* **Lesetext**
Heimkinderschicksale: „Wir wollen daraus lernen“

EKHNAus der Dokumentation zur Aufarbeitung der Heimkinder-Schiacksale der EKHN, 2018Aus der Dokumentation zur Aufarbeitung der Heimkinder-Schiacksale der EKHN, 2018

Bis in die 1970er Jahre hinein bedeutete ein Leben im Heim häufig ein „Leben ohne Kindheit“. Das ist eine der vielen Erkenntnisse, die der neue neue Bildband zu den Heimkinder-Schicksalen in der Nachkrigszeit enthält. Jetzt ist das über 70 Seiten starke Werk erschienen. Mit bedrückenden Einsichten.

EKHNDokumentation Heimkinder 2018Dokumentation Heimkinder 2018

Die Evangelische Kirche in Hessen und Nassau (EKHN) hat die Dokumentation „Kinder in Heimen von 1945 bis 1975“ veröffentlicht. Auf 72 Seiten zeigt der großformatige Bildband die bedrückende Situation in den Einrichtungen der Nachkriegszeit. In 16 Kapiteln arbeitet das Buch unter anderem auf, wo es im Einzugsbereich Hessen-Nassaus Heime mit Beziehungen zur evangelischen Kirche gab. Der Band thematisiert viele Aspekte der Heimerziehung, auch den nicht selten menschenverachtenden Umgang mit den Betroffenen. Bis in die 1970er Jahre hinein bedeutete ein Leben im Heim häufig ein „Leben ohne Kindheit“.

* **Extrahierte Datensätze**

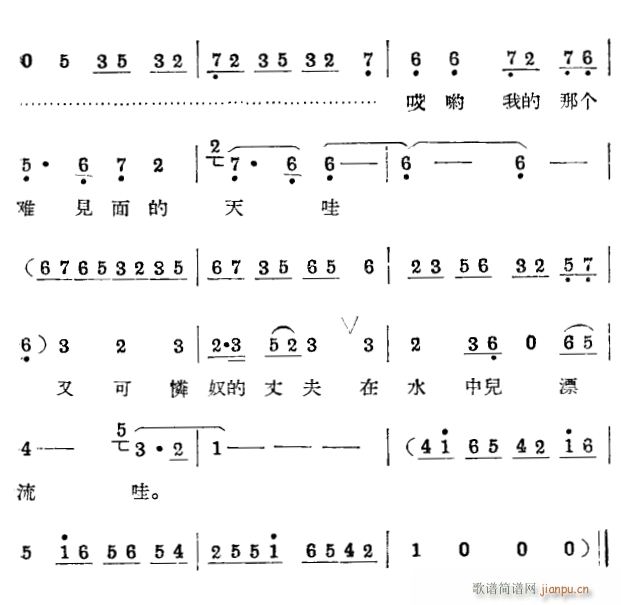 未知 《庚娘传4》简谱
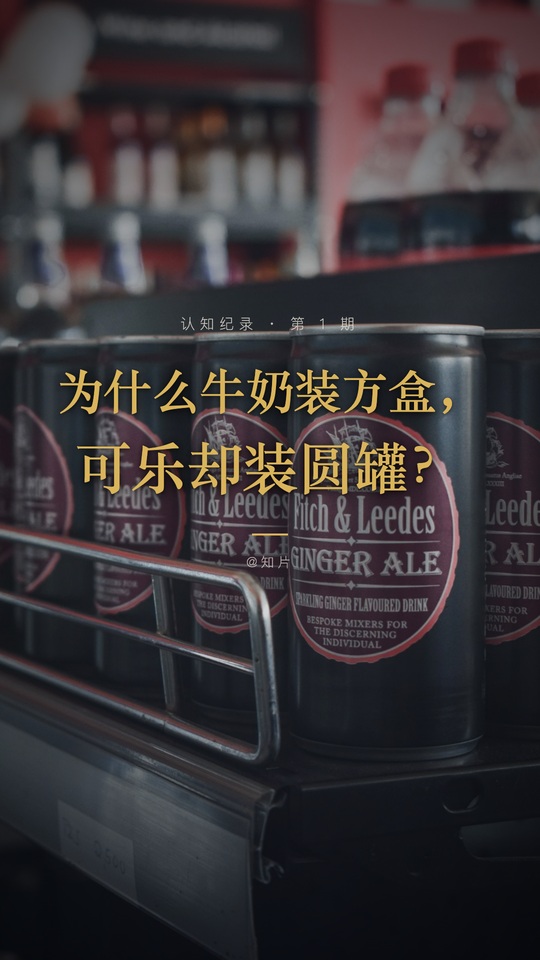 模板栏目封面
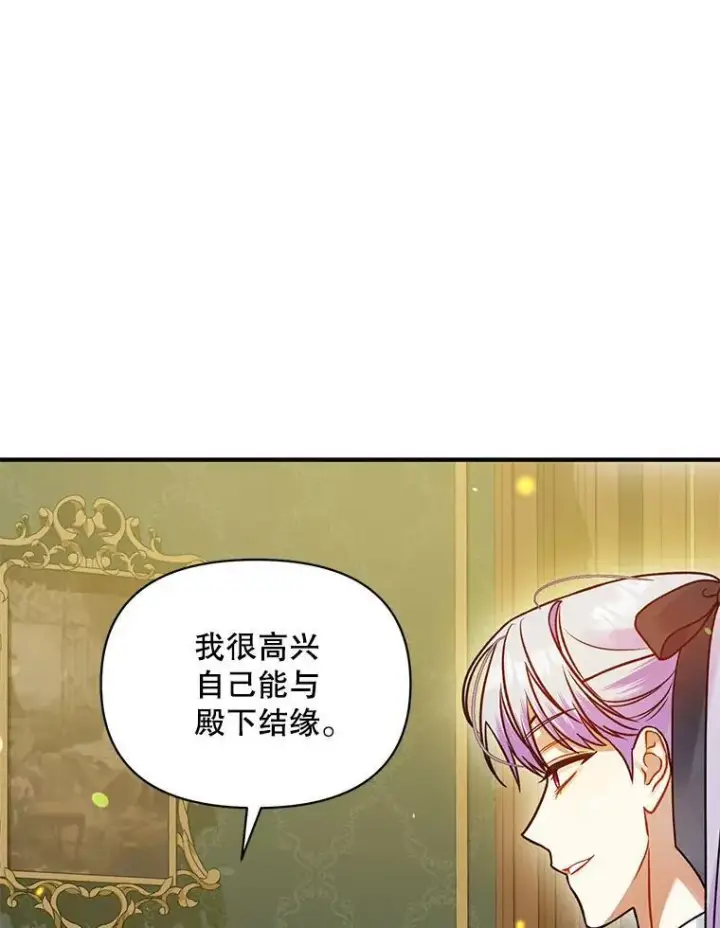 漫画《穿成后悔偏执狂的妹妹》75.越界行为第106张图
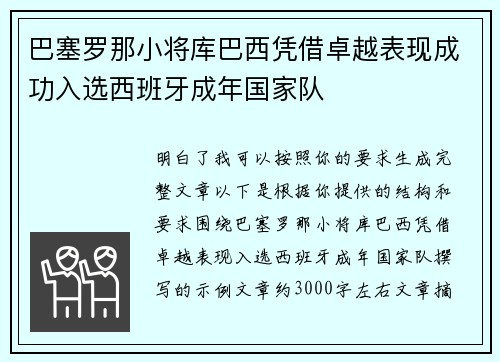 巴塞罗那小将库巴西凭借卓越表现成功入选西班牙成年国家队 巴塞罗那小将库巴西凭借卓越表现成功入选西班牙成年国家队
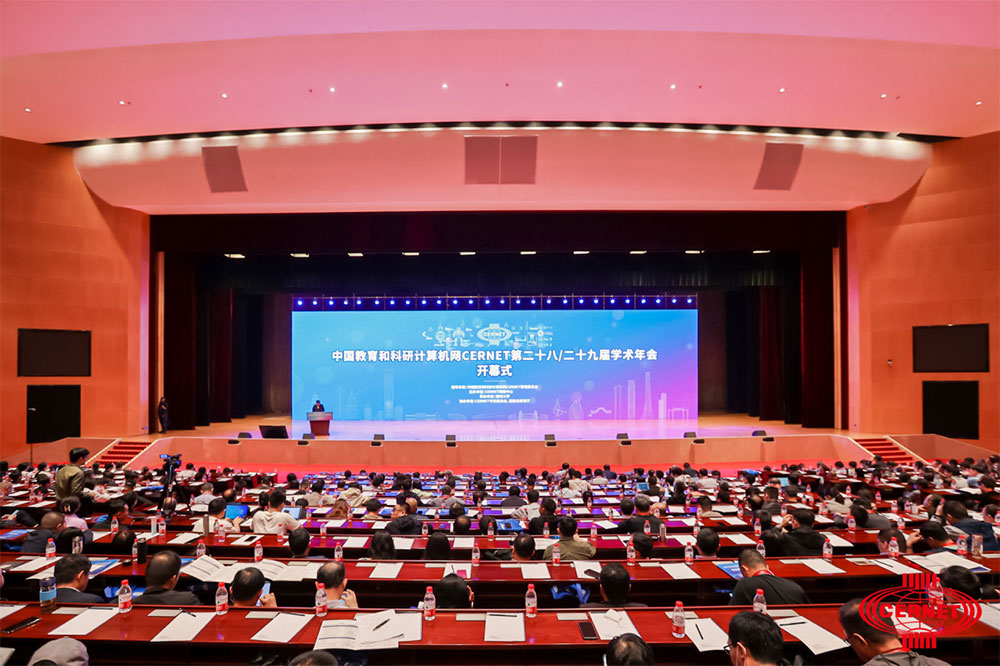 南宫NG·28(中国)相信品牌力量有限公司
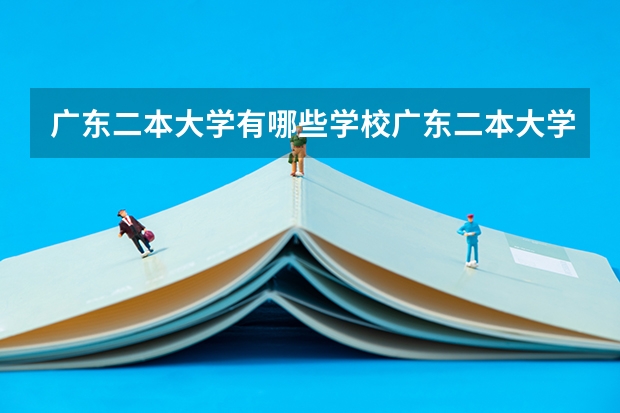 广东二本大学有哪些学校广东二本大学是有哪些学校呢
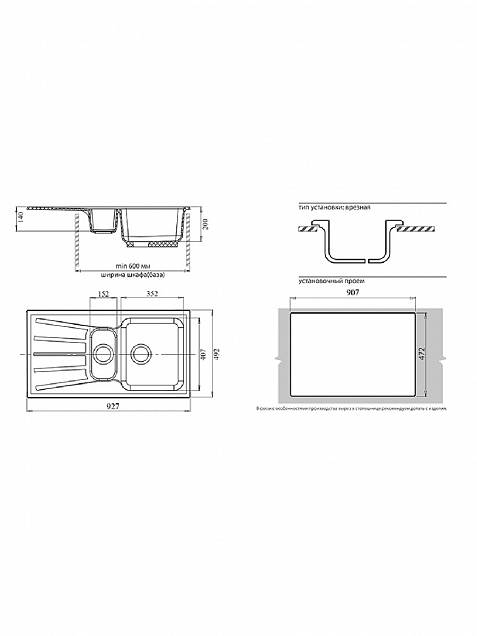 Фотография товара Granfest Standart S-940KL бежевый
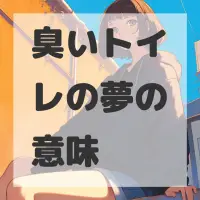 臭いトイレの夢のサムネイル画像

* **Aufgaben**
1. Geben Sie den Lesetext über die Heimkinderschicksale von „EKHNAus der Dokumentation“ bis einschließlich „Mit bedrückenden Einsichten.“ erneut aus und ersetzen Sie dabei „Bildband“ durch „Dokumentationsband“.
2. In wie vielen Kapiteln ist der im Lesetext vorgestellte Bildband gegliedert?
3. Übersetzen Sie den Satz „Auf 72 Seiten zeigt der großformatige Bildband die bedrückende Situation in den Einrichtungen der Nachkriegszeit.“ aus dem Lesetext ins Englische.

* **Lösungen**
1.
EKHNAus der Dokumentation zur Aufarbeitung der Heimkinder-Schiacksale der EKHN, 2018Aus der Dokumentation zur Aufarbeitung der Heimkinder-Schiacksale der EKHN, 2018

Bis in die 1970er Jahre hinein bedeutete ein Leben im Heim häufig ein „Leben ohne Kindheit“. Das ist eine der vielen Erkenntnisse, die der neue neue Dokumentationsband zu den Heimkinder-Schicksalen in der Nachkrigszeit enthält. Jetzt ist das über 70 Seiten starke Werk erschienen. Mit bedrückenden Einsichten.

2. In 16 Kapiteln.

3. On 72 pages, the large-format illustrated volume shows the oppressive situation in the institutions of the postwar period.